• About this task
Find the number of lines in these records where the word "over" appears. Reply with that number and nothing more.
==== Extracted data
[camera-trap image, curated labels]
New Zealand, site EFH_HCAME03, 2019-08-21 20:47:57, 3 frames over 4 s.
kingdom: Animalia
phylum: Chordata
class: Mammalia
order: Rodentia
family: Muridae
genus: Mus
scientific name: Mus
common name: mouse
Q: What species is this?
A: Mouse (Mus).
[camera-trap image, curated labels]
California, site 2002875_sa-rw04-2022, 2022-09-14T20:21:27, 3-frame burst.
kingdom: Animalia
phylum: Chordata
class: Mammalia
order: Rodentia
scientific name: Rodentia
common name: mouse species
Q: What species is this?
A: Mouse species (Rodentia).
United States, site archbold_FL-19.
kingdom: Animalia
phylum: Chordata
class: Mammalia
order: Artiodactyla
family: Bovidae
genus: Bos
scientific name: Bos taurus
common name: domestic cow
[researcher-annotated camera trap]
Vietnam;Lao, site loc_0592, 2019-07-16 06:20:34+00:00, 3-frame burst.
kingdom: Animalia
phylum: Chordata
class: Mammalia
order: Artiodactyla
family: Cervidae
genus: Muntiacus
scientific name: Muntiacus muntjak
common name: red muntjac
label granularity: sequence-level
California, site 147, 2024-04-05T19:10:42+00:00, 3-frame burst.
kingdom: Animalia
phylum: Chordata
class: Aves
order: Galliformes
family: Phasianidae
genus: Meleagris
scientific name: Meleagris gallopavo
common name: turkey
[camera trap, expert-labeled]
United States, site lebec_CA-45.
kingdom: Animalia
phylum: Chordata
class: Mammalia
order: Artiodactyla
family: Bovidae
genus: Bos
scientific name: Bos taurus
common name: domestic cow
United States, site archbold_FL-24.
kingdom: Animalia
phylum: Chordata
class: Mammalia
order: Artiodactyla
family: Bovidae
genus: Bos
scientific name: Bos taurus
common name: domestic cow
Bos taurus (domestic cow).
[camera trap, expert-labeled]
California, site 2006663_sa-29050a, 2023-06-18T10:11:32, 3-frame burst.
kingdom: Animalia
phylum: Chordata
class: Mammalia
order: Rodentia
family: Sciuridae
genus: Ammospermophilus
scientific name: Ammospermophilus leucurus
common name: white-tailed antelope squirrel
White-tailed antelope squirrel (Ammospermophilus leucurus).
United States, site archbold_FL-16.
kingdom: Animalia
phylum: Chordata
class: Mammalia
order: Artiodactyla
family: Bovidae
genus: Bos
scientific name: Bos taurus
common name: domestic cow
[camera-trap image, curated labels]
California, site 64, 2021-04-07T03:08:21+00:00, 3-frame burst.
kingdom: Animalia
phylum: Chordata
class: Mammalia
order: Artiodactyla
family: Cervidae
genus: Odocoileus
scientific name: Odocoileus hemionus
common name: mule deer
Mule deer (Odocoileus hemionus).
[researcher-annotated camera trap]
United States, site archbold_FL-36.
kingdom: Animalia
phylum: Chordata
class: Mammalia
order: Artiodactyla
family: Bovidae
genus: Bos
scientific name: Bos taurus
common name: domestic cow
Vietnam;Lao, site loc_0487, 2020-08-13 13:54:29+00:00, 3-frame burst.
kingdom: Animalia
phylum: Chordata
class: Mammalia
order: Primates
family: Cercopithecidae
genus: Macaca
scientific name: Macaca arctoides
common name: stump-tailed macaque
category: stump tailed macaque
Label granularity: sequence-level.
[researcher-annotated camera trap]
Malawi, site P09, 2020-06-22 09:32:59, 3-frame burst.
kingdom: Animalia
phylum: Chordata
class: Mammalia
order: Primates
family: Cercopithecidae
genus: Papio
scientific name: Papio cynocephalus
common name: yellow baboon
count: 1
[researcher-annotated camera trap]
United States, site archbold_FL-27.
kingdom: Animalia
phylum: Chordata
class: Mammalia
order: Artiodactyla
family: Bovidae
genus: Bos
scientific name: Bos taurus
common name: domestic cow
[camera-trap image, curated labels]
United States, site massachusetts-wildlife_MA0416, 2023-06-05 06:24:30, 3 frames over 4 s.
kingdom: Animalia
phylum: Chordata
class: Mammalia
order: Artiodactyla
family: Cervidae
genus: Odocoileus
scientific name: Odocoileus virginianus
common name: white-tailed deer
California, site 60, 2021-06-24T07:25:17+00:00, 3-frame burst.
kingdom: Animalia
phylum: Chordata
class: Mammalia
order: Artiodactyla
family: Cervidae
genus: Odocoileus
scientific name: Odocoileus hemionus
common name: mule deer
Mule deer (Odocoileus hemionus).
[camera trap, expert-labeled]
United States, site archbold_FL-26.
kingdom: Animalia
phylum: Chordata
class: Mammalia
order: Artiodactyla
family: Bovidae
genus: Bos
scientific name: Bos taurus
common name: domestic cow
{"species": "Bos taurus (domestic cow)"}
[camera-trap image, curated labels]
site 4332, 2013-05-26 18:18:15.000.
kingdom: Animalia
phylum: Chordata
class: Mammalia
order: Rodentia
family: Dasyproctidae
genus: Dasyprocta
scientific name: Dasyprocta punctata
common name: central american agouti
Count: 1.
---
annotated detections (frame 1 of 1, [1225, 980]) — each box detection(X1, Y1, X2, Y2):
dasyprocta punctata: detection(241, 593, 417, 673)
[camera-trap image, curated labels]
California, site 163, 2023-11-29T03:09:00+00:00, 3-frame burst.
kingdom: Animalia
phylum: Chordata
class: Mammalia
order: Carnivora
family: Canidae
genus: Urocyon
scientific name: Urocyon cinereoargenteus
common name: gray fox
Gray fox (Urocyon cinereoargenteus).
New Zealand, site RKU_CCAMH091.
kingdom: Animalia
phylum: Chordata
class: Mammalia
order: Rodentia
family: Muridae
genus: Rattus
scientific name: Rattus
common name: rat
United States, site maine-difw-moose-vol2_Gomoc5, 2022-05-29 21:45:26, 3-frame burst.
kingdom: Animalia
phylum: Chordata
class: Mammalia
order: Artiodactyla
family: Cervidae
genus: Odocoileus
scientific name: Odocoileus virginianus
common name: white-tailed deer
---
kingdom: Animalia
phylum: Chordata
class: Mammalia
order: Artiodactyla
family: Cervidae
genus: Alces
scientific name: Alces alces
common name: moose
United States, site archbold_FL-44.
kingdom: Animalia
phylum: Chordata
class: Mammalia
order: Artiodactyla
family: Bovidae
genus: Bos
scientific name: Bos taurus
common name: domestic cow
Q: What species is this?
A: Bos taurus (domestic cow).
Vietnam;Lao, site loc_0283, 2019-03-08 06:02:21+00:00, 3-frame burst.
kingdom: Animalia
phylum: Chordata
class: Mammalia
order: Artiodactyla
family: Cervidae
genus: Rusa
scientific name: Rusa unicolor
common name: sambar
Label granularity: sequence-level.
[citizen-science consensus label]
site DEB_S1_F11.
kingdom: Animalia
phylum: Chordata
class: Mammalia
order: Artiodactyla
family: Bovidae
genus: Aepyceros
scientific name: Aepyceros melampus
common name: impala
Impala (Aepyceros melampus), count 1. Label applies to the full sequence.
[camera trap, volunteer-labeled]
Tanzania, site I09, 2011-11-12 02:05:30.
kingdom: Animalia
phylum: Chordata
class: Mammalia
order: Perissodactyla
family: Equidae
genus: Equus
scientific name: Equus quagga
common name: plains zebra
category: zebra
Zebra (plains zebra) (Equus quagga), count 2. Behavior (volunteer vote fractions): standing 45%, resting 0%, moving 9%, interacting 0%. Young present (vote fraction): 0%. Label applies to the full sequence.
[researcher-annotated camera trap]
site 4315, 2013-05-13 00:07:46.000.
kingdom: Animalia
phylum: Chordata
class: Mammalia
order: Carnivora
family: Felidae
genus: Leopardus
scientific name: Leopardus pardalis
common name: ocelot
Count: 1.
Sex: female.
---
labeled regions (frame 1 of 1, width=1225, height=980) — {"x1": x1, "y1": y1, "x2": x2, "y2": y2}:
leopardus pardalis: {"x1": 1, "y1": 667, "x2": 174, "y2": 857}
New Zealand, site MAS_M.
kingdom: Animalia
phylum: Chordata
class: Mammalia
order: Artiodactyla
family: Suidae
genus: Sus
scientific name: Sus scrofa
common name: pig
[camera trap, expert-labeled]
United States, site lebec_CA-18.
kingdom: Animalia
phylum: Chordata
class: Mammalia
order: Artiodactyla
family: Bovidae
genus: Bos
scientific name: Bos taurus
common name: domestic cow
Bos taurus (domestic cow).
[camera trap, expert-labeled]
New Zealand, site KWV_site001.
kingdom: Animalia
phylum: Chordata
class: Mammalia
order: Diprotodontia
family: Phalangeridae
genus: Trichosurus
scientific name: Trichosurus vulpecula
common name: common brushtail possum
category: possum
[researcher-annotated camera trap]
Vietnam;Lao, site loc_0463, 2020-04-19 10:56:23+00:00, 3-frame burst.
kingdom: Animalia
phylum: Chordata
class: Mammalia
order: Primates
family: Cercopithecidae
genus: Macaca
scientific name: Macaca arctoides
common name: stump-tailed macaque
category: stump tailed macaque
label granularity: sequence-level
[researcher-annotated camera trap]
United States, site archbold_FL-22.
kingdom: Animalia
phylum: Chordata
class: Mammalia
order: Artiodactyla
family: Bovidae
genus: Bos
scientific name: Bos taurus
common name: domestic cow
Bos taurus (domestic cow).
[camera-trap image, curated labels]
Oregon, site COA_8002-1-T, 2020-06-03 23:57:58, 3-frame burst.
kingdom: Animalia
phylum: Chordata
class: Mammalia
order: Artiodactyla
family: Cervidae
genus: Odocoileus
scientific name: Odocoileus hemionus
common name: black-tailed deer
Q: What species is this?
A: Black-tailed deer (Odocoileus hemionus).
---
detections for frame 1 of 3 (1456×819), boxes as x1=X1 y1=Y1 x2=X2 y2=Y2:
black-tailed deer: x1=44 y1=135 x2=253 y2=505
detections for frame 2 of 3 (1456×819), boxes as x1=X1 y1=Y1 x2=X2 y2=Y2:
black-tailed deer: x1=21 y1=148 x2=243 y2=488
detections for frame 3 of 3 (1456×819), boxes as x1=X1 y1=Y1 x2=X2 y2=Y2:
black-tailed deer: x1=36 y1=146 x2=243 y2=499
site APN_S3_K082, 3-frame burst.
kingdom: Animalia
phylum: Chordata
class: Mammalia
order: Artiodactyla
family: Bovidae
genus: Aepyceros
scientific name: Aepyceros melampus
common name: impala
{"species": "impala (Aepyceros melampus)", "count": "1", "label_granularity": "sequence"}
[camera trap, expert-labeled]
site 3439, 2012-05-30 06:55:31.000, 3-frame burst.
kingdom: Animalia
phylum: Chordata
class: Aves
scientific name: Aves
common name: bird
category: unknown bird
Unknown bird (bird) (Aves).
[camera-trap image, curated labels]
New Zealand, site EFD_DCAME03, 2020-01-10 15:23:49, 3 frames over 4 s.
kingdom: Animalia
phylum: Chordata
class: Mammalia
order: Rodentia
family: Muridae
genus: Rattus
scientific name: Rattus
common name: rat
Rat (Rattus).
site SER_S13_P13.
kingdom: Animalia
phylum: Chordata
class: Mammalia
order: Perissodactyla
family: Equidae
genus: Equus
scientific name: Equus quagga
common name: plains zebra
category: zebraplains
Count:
========
• Result of the exercise
3